Set task:
Reproduce verbatim the part of the listing below that opens with its first line and closes with the line containing "ordered when ranked from farthest to closest?", including both of those lines.
┄┄┄┄┄┄┄┄┄┄┄┄┄┄┄┄┄┄┄┄
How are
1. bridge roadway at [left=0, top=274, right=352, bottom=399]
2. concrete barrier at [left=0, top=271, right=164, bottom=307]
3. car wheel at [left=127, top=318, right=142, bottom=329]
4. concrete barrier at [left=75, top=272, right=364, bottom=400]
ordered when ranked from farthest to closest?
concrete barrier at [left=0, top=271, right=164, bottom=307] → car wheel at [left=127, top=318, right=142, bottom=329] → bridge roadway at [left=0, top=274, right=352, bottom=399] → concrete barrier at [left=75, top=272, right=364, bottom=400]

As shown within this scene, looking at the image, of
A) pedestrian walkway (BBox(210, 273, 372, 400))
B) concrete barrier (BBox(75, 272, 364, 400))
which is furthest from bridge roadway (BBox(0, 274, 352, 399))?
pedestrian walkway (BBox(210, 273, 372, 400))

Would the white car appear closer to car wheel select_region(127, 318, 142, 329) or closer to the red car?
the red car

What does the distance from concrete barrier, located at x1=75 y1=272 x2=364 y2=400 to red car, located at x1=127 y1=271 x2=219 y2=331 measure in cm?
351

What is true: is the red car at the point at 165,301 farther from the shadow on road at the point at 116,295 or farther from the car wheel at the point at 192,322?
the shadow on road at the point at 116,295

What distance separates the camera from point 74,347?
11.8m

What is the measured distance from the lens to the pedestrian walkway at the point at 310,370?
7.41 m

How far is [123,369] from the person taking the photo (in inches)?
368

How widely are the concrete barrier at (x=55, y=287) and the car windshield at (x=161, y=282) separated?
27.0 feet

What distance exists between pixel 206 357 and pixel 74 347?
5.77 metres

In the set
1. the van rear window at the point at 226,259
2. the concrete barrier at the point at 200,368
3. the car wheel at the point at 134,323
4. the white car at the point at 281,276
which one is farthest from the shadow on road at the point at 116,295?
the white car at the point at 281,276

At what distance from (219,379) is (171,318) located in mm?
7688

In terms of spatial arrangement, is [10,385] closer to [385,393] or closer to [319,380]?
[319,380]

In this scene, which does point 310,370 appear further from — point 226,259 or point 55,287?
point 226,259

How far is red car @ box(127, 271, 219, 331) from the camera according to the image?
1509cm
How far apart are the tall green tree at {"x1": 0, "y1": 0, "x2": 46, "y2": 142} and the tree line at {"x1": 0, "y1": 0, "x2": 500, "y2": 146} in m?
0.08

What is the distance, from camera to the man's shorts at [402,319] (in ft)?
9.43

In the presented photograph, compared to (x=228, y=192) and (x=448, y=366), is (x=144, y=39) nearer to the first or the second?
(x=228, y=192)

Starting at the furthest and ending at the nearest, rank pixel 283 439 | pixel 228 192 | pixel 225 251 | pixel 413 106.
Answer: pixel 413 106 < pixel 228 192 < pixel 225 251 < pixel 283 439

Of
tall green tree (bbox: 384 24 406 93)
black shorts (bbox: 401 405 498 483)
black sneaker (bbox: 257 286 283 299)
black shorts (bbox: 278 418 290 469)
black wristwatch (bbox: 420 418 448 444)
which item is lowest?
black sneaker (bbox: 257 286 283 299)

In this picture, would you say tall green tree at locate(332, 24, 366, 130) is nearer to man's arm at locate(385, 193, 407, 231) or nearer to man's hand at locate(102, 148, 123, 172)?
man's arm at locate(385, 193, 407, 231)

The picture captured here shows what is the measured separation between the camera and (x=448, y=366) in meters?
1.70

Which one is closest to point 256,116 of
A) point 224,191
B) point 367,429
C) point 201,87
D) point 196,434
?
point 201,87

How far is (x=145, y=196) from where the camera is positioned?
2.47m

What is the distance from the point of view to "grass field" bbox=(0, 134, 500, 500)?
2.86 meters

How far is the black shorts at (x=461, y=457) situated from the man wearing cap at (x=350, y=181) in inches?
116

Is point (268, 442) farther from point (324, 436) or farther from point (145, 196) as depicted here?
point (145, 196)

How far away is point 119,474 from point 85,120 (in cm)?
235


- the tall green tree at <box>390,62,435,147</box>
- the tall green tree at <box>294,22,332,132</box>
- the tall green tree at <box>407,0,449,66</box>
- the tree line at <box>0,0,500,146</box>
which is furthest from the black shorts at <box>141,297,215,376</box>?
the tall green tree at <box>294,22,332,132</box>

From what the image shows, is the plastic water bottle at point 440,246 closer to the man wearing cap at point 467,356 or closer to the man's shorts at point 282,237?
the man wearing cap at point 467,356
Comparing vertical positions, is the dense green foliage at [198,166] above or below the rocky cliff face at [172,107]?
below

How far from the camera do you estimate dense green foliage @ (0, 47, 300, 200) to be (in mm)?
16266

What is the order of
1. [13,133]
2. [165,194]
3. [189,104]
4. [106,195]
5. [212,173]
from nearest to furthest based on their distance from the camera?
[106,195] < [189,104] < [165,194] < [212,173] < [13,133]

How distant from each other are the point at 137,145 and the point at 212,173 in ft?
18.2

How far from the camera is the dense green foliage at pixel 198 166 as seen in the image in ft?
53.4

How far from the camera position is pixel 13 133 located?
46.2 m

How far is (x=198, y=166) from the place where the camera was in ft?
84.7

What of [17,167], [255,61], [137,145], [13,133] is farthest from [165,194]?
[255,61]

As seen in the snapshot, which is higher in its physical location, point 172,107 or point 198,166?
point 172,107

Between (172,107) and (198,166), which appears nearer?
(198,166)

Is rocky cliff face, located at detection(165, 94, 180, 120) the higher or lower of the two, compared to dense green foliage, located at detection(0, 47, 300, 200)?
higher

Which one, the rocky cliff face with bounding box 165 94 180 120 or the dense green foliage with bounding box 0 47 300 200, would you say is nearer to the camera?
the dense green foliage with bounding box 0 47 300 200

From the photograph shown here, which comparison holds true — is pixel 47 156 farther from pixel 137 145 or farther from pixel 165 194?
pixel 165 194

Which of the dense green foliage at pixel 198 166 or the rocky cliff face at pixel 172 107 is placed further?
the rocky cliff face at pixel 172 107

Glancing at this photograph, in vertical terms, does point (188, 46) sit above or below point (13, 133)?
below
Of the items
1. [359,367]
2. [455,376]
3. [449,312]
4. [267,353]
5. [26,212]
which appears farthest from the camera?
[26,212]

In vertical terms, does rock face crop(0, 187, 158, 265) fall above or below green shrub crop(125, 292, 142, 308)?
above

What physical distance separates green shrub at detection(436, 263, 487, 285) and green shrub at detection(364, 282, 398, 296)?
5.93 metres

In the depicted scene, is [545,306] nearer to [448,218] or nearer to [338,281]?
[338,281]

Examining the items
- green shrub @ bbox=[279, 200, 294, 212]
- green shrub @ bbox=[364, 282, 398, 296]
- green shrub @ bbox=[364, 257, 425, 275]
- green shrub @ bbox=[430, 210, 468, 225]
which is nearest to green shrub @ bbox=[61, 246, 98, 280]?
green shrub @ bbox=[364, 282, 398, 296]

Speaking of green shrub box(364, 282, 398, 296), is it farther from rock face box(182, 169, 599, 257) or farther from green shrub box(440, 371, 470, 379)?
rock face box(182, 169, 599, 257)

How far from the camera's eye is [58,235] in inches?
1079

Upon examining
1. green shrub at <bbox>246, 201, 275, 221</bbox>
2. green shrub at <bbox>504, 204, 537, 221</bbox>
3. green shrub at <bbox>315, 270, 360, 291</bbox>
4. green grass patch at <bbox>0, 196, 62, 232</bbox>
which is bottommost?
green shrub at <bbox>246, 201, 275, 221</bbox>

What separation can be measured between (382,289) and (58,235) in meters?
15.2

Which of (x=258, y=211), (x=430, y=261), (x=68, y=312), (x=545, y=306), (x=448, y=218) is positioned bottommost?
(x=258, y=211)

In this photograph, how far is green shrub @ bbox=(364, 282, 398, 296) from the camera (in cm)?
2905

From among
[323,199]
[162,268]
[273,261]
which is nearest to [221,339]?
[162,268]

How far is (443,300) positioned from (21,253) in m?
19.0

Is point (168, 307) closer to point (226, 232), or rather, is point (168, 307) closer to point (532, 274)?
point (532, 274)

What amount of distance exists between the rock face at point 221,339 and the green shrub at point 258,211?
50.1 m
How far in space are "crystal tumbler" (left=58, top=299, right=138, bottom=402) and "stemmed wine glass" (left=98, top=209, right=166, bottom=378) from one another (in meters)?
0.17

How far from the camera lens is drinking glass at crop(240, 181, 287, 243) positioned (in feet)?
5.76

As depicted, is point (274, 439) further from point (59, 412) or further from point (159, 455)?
┄┄┄┄┄┄┄┄┄┄┄┄┄┄┄┄┄┄┄┄
Solution to the problem:
How are
1. bridge roadway at [left=0, top=274, right=352, bottom=399]
2. concrete barrier at [left=0, top=271, right=164, bottom=307]
3. car wheel at [left=127, top=318, right=142, bottom=329]
4. concrete barrier at [left=75, top=272, right=364, bottom=400]
ordered when ranked from farthest to closest?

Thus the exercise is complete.